There was a time when video game developers seemed to be seeking approval from a wider, more mainstream audience.
Games were child's play, or so non-gamers seemed to think. I believe that's one of the reasons, maybe even right behind money, that so many developers seemed interested in having their games turned into movies. It was the ultimate form of acceptance by a global audience.
But games have far outgrown that need for acceptance, as have the people who make them. Movies based on games, though, seem to keep coming.
After watching a particularly spectacular session of people playing a bit of Uncharted 3: Drake's Deception, I sat down with one of the Playstation 3 game's lead designers to talk about his games.
I am an unabashed fan of Naughty Dog's work on the Uncharted games.
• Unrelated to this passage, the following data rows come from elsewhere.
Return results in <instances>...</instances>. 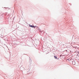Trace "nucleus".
<instances>
[{
	"instance_id": "nucleus-2",
	"label": "nucleus",
	"mask_w": 79,
	"mask_h": 79,
	"mask_svg": "<svg viewBox=\"0 0 79 79\" xmlns=\"http://www.w3.org/2000/svg\"><path fill=\"white\" fill-rule=\"evenodd\" d=\"M54 57L55 58V59H57V57H56V56H55Z\"/></svg>"
},
{
	"instance_id": "nucleus-1",
	"label": "nucleus",
	"mask_w": 79,
	"mask_h": 79,
	"mask_svg": "<svg viewBox=\"0 0 79 79\" xmlns=\"http://www.w3.org/2000/svg\"><path fill=\"white\" fill-rule=\"evenodd\" d=\"M29 26L30 27H35L34 26H33L32 25H30Z\"/></svg>"
}]
</instances>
They are spectacular, I told Richard Lemarchand. They're so wonderful, so character-driven in such a unique way, they shouldn't become movies, I said.
Make people come to gaming to enjoy this experience, I told Lemarchand. If they don't want to play games, they don't deserve to experience Uncharted.
Of course, that's not happening. Director David O. Russell, the man behind Three Kings, Flirting With Disaster and I ♥ Huckabees, has already signed on to direct the Columbia Pictures flick with Mark "Say hello to your mother for me" Wahlberg portraying lead Nathan Drake.
And Lemarchand seems OK with it.
"We are at an exciting time in terms of the history of play as culture and story-telling," he said. "We really are right now in the middle of the transmedia age."
Transmedia storytelling involves telling stories across a number of different mediums. You can, for instance, extend the fiction of a game through comic books, alternate reality gameplay, marketing and, of course, movies.
That's what's happening here, Lemarchand said. The movie won't be a retelling of the events of any or all of the video games, it will be its own story. A story that will still have some connections between the movie and the video games, he said.
But in the end, it will be Russell's story to tell.
"We know," Lemarchand said. "David is keen to make a film that carries his voice."